From the genitourinary system:
urinary retention, decreased potency, frigidity (at the beginning of treatment), decreased libido, ejaculation disorders, priapism, oliguria.
From the endocrine system:
hypo- or hyperglycemia, hyperprolactinemia, galactorrhea, swelling or pain in the mammary glands, gynecomastia, amenorrhea, dysmenorrhea, weight gain.
From the digestive system:
decreased appetite, dry mouth, constipation (at the beginning of treatment), bulimia or anorexia, nausea, vomiting, diarrhea, gastralgia, cholestatic jaundice, hepatitis, intestinal paresis.
From the senses:
visual impairment - accommodation paresis (at the beginning of treatment), retinopathy, clouding of the lens and cornea, blurred visual perception.
From the hematopoietic organs:
inhibition of bone marrow hematopoiesis (thrombocytopenia, leukopenia, agranulocytosis (4-10 weeks of treatment), pancytopenia, eosinophilia), hemolytic anemia.
Laboratory indicators:
false positive tests for pregnancy and phenylketonuria.
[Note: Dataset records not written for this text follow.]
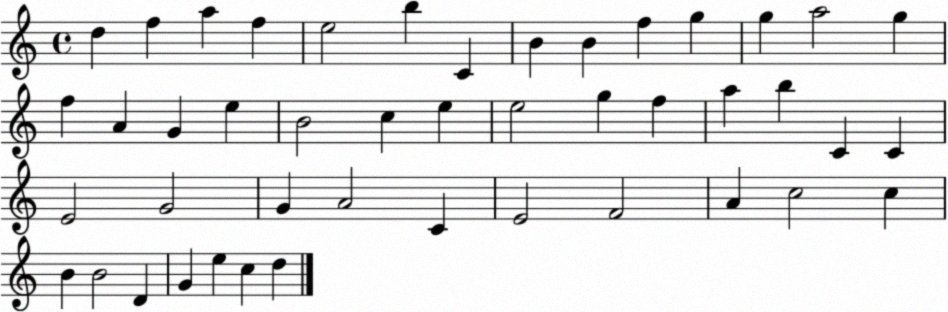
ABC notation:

X:1
T:Untitled
M:4/4
L:1/4
K:C
d f a f e2 b C B B f g g a2 g f A G e B2 c e e2 g f a b C C E2 G2 G A2 C E2 F2 A c2 c B B2 D G e c d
From the cardiovascular system:
tachycardia, decreased blood pressure (including orthostatic hypotension) especially in elderly patients and persons with alcoholism (at the beginning of treatment), heart rhythm disturbances, prolongation of the QT interval, decrease or inversion of the T wave, increased frequency of angina attacks (against the background of increased physical activity).
Allergic reactions:
skin rash, urticaria, exfoliative dermatitis, angioedema.
Other:
coloring of the skin from blue-violet to brown, photosensitivity, discoloration of the sclera and cornea, decreased tolerance to high temperatures (up to the development of heat stroke - hot dry skin, loss of the ability to sweat, confusion), myasthenia gravis.